March 20, 2013 by Last Star blog
So…Day four and five of Cole’s spring Break we moved from Cambridge to Emerald Rock still in the Land and Sea/see park. Cole called Cambridge the ultimate water playground, pools to swim in, rocks to climb, beaches to comb, crystal waters to windsurf on, reefs to snorkel on all in an idyllic setting. We were happy to show him one of our favorite spots. Emerald Rock is in Wardewick Wells Cay and is lovely for all the same reasons. Now, there are a couple of minor issues besides no fishing, no shelling, no facilities (cell phone or internet) in the park. You take a mooring ball and pay the park $20 for the peace and privilege. No worries. In Cambridge, a park warden comes by, Big Daddy–Waggies big brother, to collect your money but at Emerald Rock you are responsible to dinghy up to the headquarters hooch and pay Jenn or Andrew for the nights you stay on a mooring. All that is well and good, however, right now there is no gasoline to be had for our dinghy. You know how I moan about foraging for food, well water/diesel/gas is the same way. Everyone (the 4 places in the Exumas you can buy gas) is out of gasoline. I am not sure what those big fishing boats with the twin 250hp engines are doing right now, but if you live off gas–you are not moving. They haven’t had gas for about 12 days and the next mailboat with gas is hopefully arriving Friday, another 6 days away. Ok, having said that, we are on fumes and were worried about having enough gas to get Cole from the boat to the dock for this flight on Saturday. (Since Cole left we have been rowing!) In order to save gas, we decide we will hike the island to the hooch to pay but they close at noon for lunch, it’s 10:45. The title of the blog could be called the walk from hell, or Bataan here we come. We decide for the sake of speed there will be no stopping for photos and no sightseeing along the way, we can do that on the way back. We have a very cute hand-drawn map that is not accurate, not to scale, and not very useful but hey, it’s a gorgeous day how hard can it be? The hike is arduous. The terrain varies from limestone iron shore that tears at the shoes and toes to quaint palm lined paths and some sandy stretches. It was a cumulative vertical effect of about 550 feet, which isn’t difficult in itself but the terrain was challenging. It is vertical climbing on the iron shore leaving you breathless at the top but you are rewarded with some pretty amazing vistas.
Not that we were allowed to view them on the way to the HQ. On the sandy parts Cole and I ran, well on any parts that weren’t trying to kill us, we ran. It was about 1.5 miles each way but the winding paths and difficult terrain made it feel like 10 each way. We made it to the HQ at 12:03 and Jenn was locking up for lunch–but she took our money! I know you will find this surprising, but we left with no water and no snacks–and yes, it was the proverbial 10-2 pm worst-case-sun exposure time. Hey, it was only 1.5 miles. We were giddy from dehydration! We were greeted by one of my favorite natives: the bananaquit. He is as friendly as he is beautiful and has a song to make you smile.

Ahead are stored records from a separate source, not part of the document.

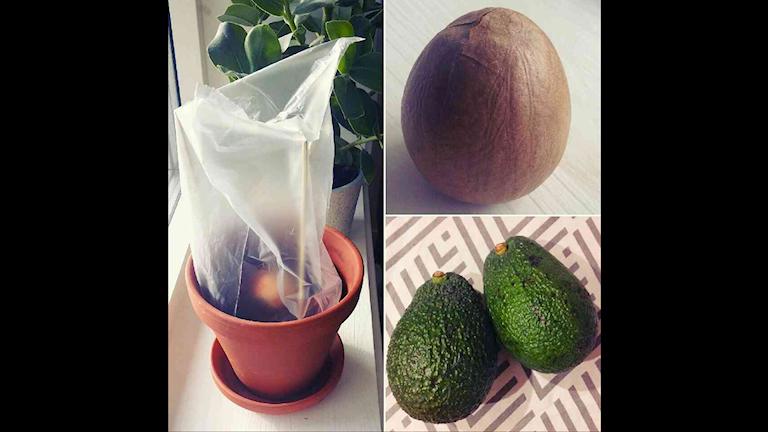 Avokadoporr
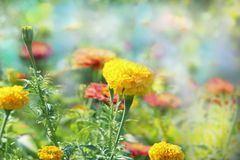Beautiful spring landscape, yellow heads of flowers of marigolds on natural green background with selective focus. stock photos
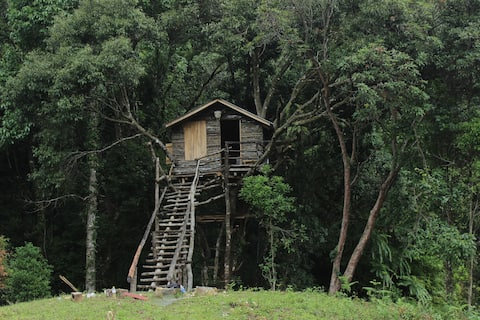 cloudline treehouse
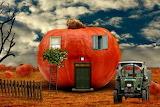 Pumkin-house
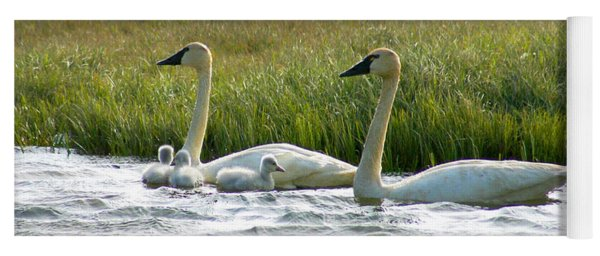 Arctic Tundra Swans And Cygnets Yoga Mat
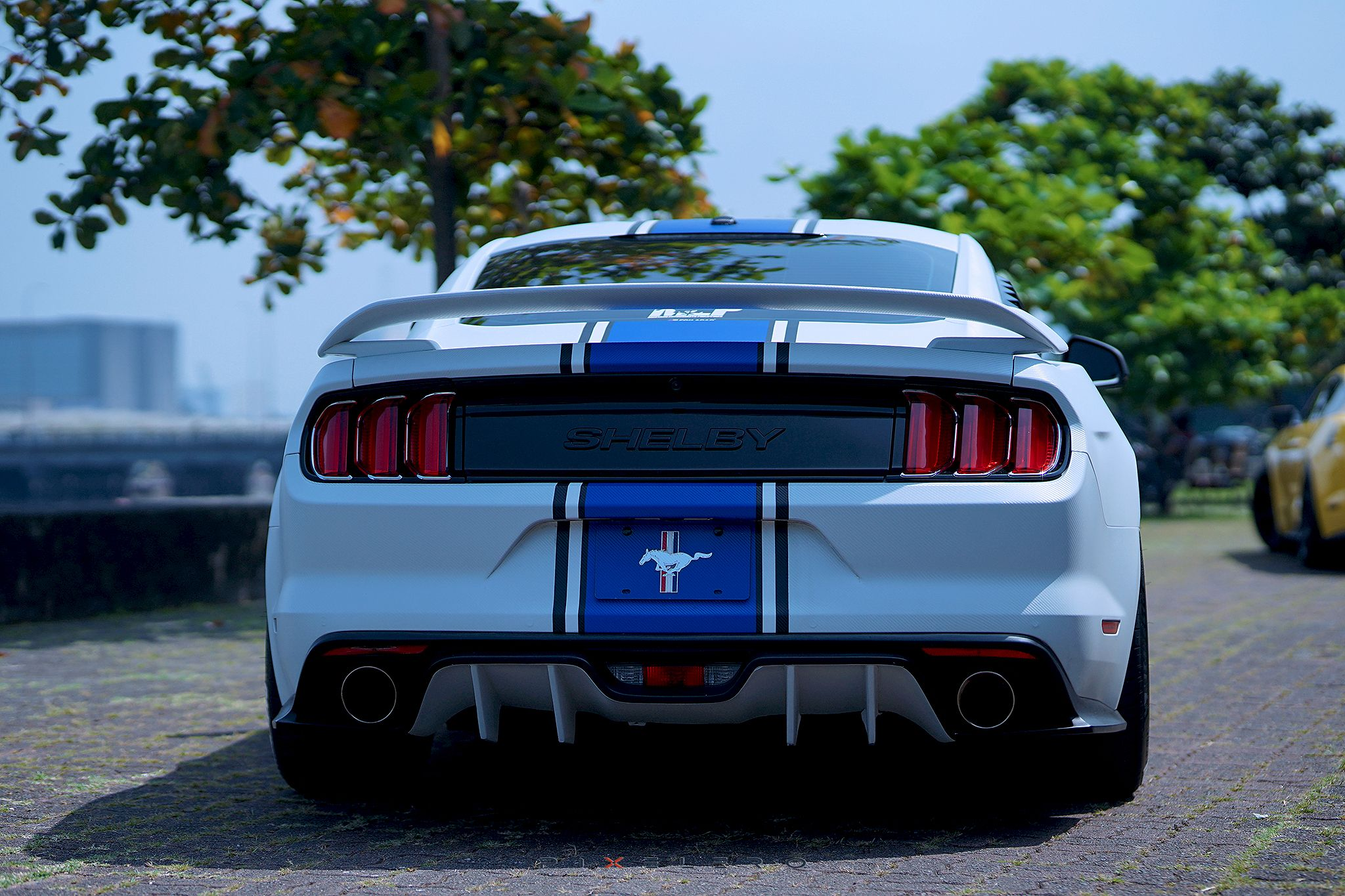 Mustang Ecoboost In Speedform Gt350r Style Spoiler And Type Ar Rear Diffuser Mustang Ecoboost Mustang Shelby
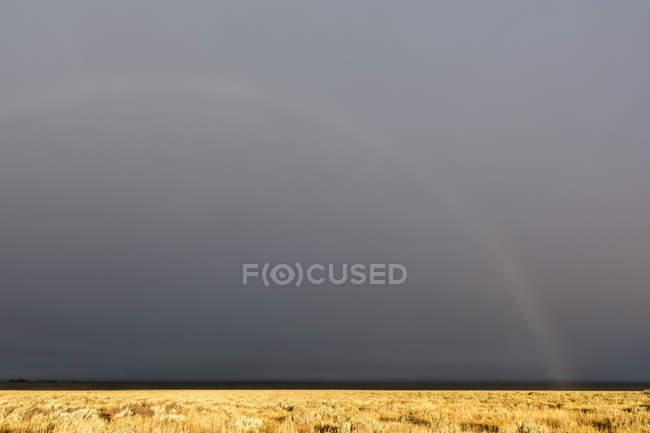 Estados Unidos, Wyoming, Montañas Rocosas, Parque Nacional Grand Teton, arco iris en el cielo tormentoso - foto de stock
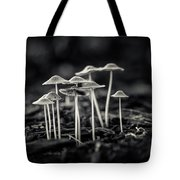 Fanciful Fungus-2 Tote Bag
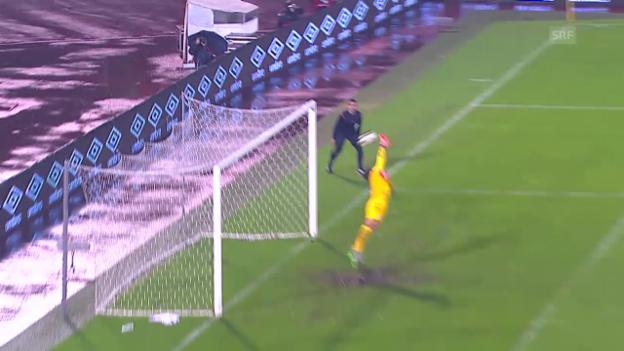 Video «Fussball: Serbien-Portugal» abspielen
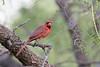 texas bird smugmug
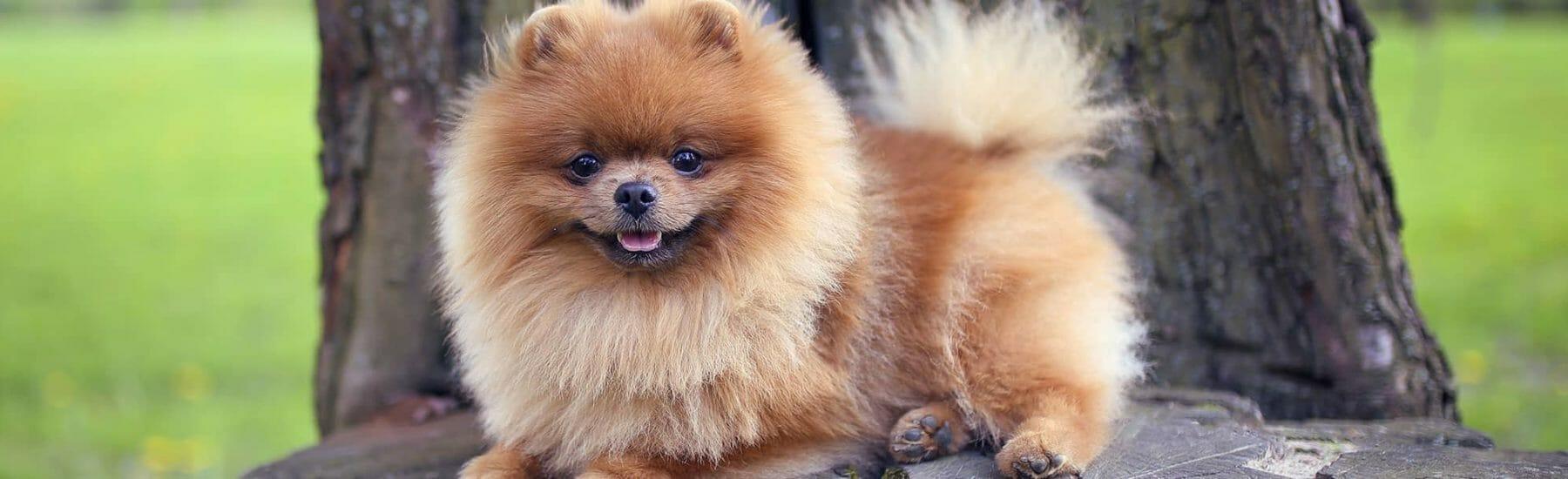 Fluffy dog sitting on a stump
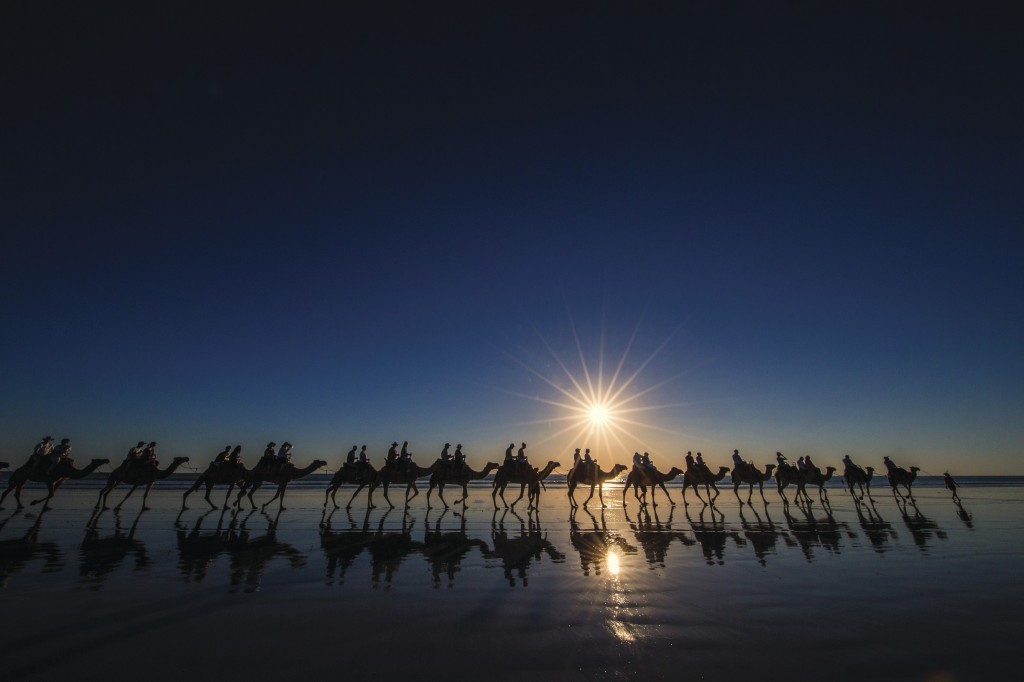 Camels at sunset, Cable Beach | Courtesy of Tourism WA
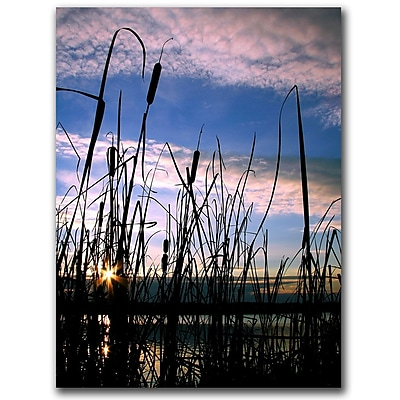 Trademark Fine Art Dreams by CATeyes Canvas Art Ready to Hang 18x24 Inches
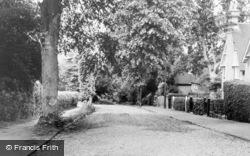 Rusthall, Path To Rusthall Park c.1955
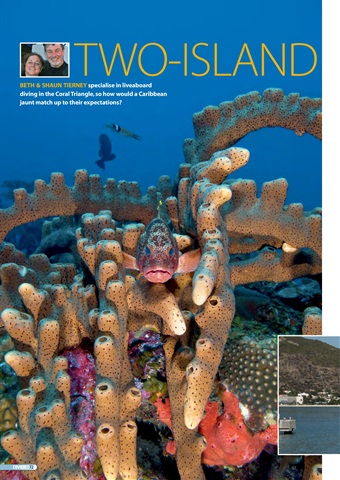DIVER Preview 72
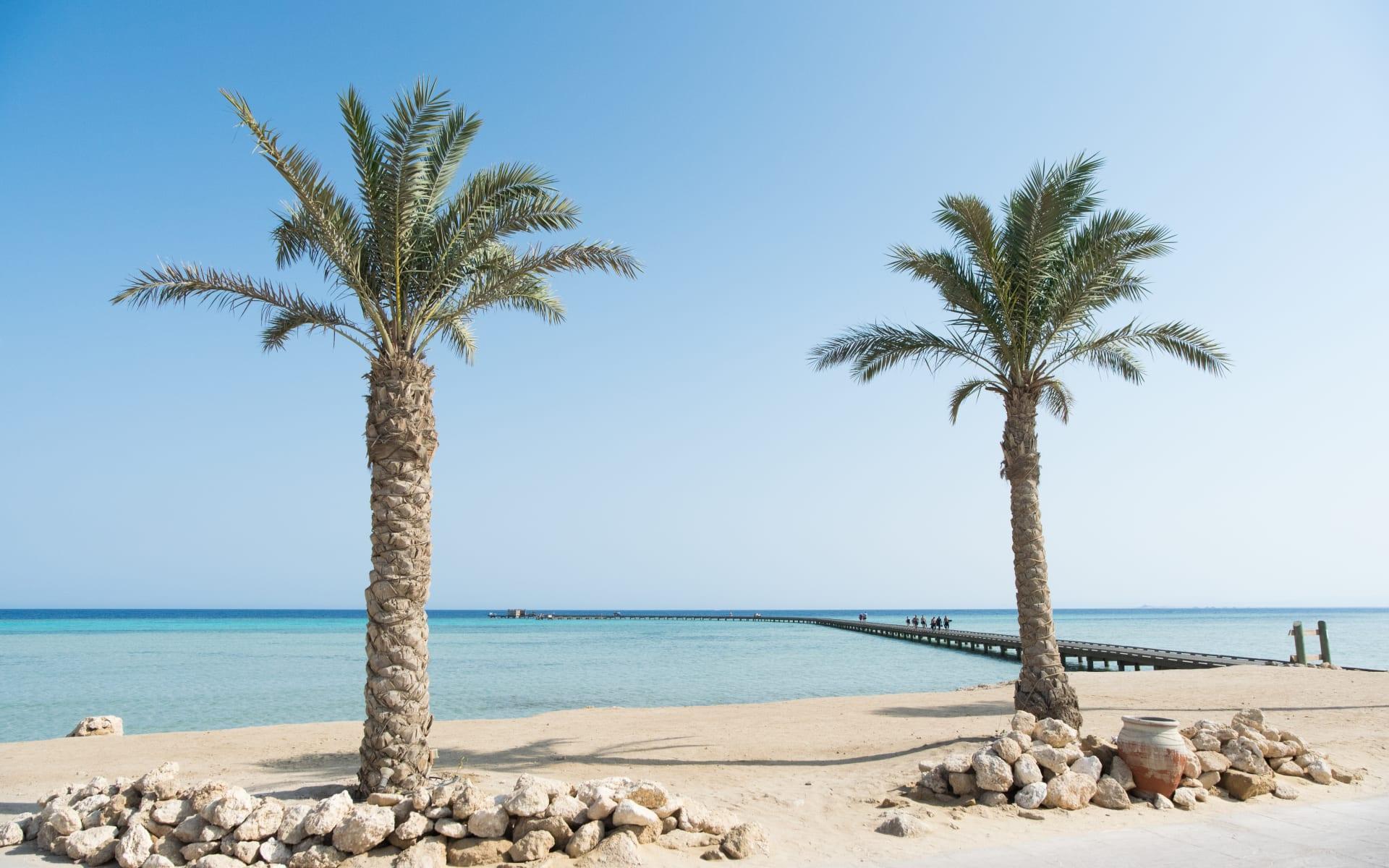 Badeferien im Sheraton Soma Bay ab Hurghada: Palmen Soma Bay, Hurghada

At the base of the HQ is a large skeleton from a whale. Here we are posing with the thing before starting our leisurely walk back.
We crossed a small bridge called the causeway from one side of the island to the other.
We were able to stop along the way and take a few snaps.
And somewhere along the way we ran into Cole’s grandparents…I am blaming the lighting.
We made it back to the beach, relatively unscathed, except Cole’s feet. Almost to the end Cole decided to take an alternate route than the old folks. This didn’t surprise us, as he has been a bit independent for a long time–like since he was 6. Cole had to scale some serious iron shore cliffs and boulders before finally rejoining us close to our little beach. He ended up with some serious blisters. We had a huge lunch and a good laugh. We will miss him.